I twisted the knob underneath the nozzle. Needles of water splashed against my skin, and I turned slowly to soak myself. I turned off the water, grabbed and towel and stretched out on the table, waiting for Jim.
A few minutes later he entered with a clear plastic wide-mouthed bottle. He tipped it toward his palm and shook, a rattling sound echoing off the tiles.
“What I’m going to do,” he said, standing over me, “is rub this salt over your skin, removing the dead cells and reviving the skin underneath. All you need to do is relax. Oh, and let me know if I’m a little too vigorous. Some men have, you know, a lower tolerance for the scrub.”
You mean like men who ask for Mango Sugar Glow? Of course he meant that. Do your best, Salt Man, because I was about to prove I was no Mango Boy.

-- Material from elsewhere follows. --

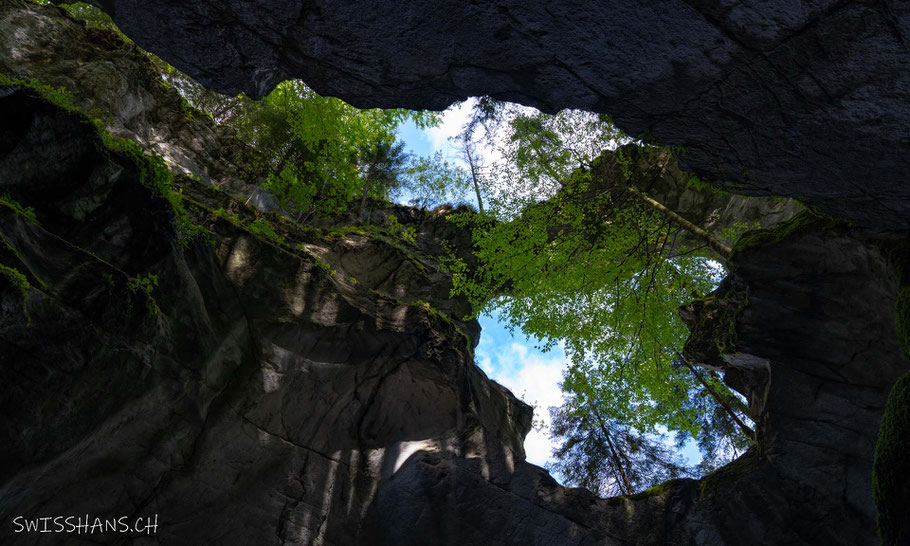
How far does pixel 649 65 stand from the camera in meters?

I closed my eyes as he started on my arms, a burning sensation that could only be caused by intense chafing. I could actually hear my top three skin layers say goodbye. What I could not hear was the distinct buzz of the power sander he must have been using.
“How’s that?” he asked, the salt creating its own wounds in which to be rubbed.

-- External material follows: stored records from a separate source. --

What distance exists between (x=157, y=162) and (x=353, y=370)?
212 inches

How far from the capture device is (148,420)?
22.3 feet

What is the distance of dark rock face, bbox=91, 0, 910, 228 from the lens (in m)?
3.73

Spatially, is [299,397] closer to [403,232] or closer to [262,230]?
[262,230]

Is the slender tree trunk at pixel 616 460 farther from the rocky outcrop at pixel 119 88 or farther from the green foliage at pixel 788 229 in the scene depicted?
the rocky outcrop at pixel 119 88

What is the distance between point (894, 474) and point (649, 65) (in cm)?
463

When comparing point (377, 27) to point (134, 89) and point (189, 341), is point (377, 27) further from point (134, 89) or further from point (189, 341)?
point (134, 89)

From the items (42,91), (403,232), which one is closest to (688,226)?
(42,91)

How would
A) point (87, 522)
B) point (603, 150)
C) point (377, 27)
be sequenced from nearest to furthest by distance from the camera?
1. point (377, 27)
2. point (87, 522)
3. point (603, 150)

“Really nice,” I said, trying to remember if Jim had said this would take 30 or 45 minutes.
For the next several hours (I was surprised to find the clock had moved just 50 minutes during the procedure), Jim was careful to find every patch of skin previously exposed to air, removing it with the efficiency of a man who nearly had to go over to the ladies’ side, seeing his life flash before his eyes.
The worst was the inner thighs, where his hands came dangerously close to body parts never meant to experience salt crystals, let alone have them ground in. The towel did not stop Jim’s ruthless pursuit of skin cells more than a few days old. As he continued to scrape my inner thighs, I wondered if this was a feeling similar to that of a marathoner in the last mile of the race, his flesh rubbing together to a point where friction should set his shorts on fire.
“Everything OK?” Jim asked.
“This is great,” I said. “I can’t believe I’ve never had this done before.”
“Yeah, it really stimulates the skin.”
That made me feel good, indicating I still had skin left.
When it was over, I was glowing – a very bright red. I shrugged into my robe, a once comfy outer layer that now stuck with a million tiny barbs. I walked gingerly with legs spread, as if I’d just spent the last eight hours riding naked on a horse through
“A lot of guys are surprised how refreshed they feel after a sea-salt scrub,” Jim said. “All that dead skin was just suffocating.”
Yes, exposing muscle and sinew to air was certainly preferable to being suffocated by several layers of epidermis. At least that is what I expressed to Jim as I left, thanking him for his strong hands and determined nature.
“Yeah, it’s great to be able to breathe again,” I said. I just never thought I’d be able to do it through my inner thighs.